장면 기반 질문 기록
◆ ◆ ◆ ◆ ◆

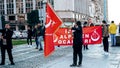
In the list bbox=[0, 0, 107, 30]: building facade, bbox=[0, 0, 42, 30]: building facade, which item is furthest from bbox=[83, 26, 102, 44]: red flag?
bbox=[0, 0, 42, 30]: building facade

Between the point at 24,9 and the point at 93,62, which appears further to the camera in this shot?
the point at 24,9

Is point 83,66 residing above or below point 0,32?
below

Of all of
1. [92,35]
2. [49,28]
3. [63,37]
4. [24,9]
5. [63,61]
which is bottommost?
[63,61]

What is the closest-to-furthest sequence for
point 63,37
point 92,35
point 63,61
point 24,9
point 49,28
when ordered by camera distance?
point 49,28, point 63,61, point 92,35, point 63,37, point 24,9

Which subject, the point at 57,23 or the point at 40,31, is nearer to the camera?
the point at 57,23

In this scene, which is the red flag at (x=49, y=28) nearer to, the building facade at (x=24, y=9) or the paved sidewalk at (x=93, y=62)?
the paved sidewalk at (x=93, y=62)

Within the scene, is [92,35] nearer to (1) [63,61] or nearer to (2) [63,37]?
(2) [63,37]

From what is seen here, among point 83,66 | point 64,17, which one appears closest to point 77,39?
point 83,66

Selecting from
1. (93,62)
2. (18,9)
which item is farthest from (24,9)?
(93,62)

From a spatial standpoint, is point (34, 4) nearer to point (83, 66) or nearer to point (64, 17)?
point (64, 17)

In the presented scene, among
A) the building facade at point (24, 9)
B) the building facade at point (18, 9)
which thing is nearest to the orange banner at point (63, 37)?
the building facade at point (24, 9)

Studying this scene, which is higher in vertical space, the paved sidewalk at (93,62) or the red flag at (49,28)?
the red flag at (49,28)

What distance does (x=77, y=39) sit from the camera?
1441 cm

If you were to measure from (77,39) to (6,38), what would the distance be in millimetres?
3190
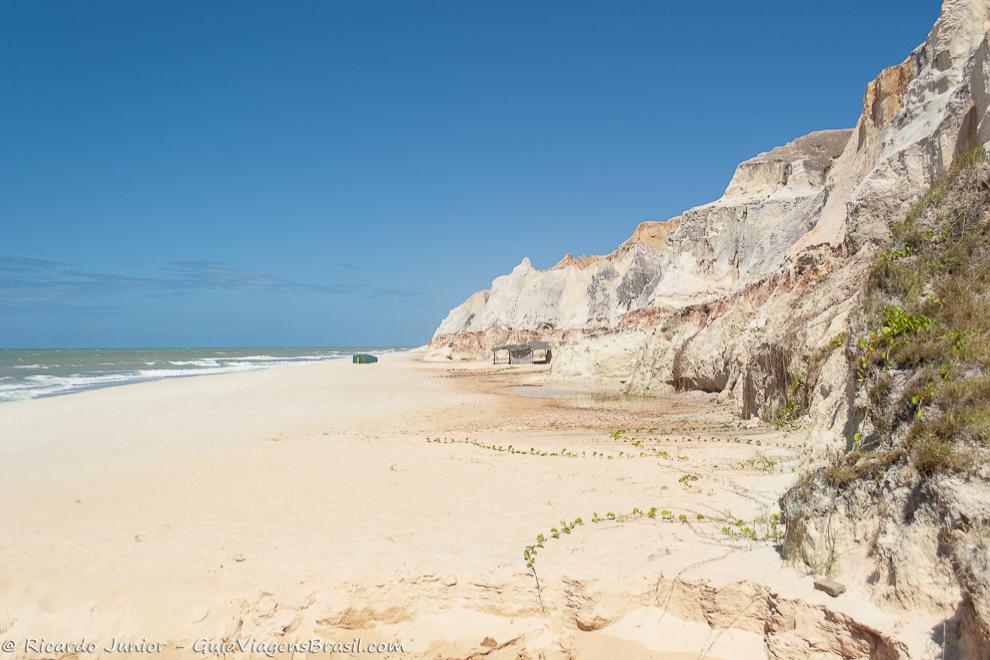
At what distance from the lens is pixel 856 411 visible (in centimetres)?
607

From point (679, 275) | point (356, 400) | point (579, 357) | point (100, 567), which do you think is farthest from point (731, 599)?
point (679, 275)

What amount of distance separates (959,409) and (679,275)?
1293 inches

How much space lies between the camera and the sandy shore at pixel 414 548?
14.3 ft

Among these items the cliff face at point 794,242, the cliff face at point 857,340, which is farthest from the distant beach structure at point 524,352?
the cliff face at point 857,340

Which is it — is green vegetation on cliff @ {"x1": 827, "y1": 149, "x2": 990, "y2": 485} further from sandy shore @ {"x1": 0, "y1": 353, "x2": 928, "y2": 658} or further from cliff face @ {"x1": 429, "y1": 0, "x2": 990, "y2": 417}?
cliff face @ {"x1": 429, "y1": 0, "x2": 990, "y2": 417}

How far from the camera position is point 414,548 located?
18.5ft

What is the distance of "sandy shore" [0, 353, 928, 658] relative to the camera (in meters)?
4.37

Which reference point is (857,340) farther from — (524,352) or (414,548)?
(524,352)

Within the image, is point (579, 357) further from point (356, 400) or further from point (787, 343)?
point (787, 343)

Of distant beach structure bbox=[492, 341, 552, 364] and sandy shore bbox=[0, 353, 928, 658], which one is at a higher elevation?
distant beach structure bbox=[492, 341, 552, 364]

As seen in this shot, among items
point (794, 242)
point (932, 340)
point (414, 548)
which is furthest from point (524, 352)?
point (932, 340)

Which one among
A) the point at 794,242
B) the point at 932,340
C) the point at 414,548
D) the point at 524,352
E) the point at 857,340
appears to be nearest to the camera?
the point at 932,340

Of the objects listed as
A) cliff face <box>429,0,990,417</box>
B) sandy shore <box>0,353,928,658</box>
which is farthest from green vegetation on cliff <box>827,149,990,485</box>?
cliff face <box>429,0,990,417</box>

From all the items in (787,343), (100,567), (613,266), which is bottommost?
(100,567)
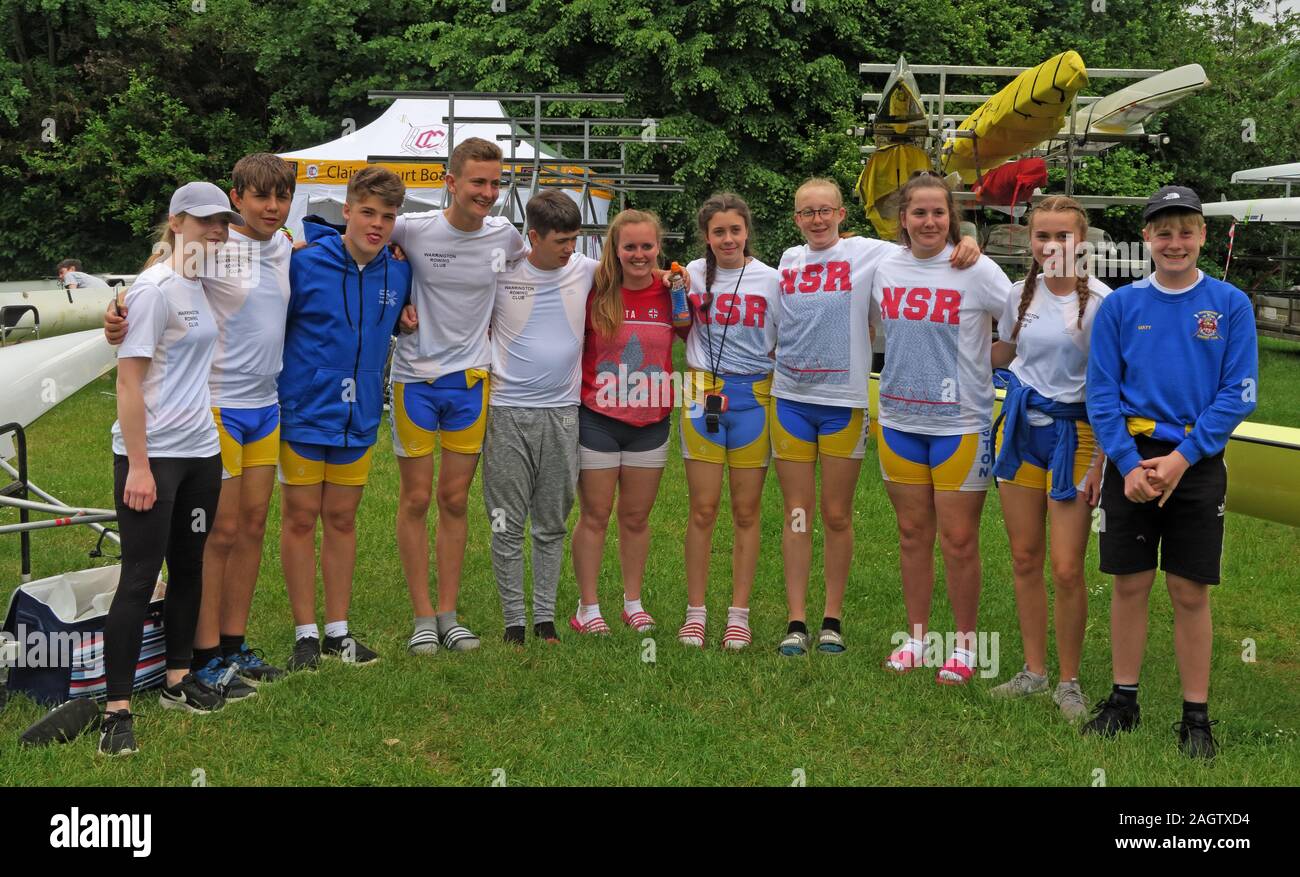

◆ ◆ ◆ ◆ ◆

**해야 할 일**
위 기록에서 "sidewalk"라는 단어가 들어 있는 줄을 모두 뽑아 적으세요.

**예상 답안**
In this scene, which is the red flag at (x=49, y=28) nearer to, the building facade at (x=24, y=9) or the paved sidewalk at (x=93, y=62)?
the paved sidewalk at (x=93, y=62)
Studying this scene, which is higher in vertical space, the paved sidewalk at (93,62) or the red flag at (49,28)?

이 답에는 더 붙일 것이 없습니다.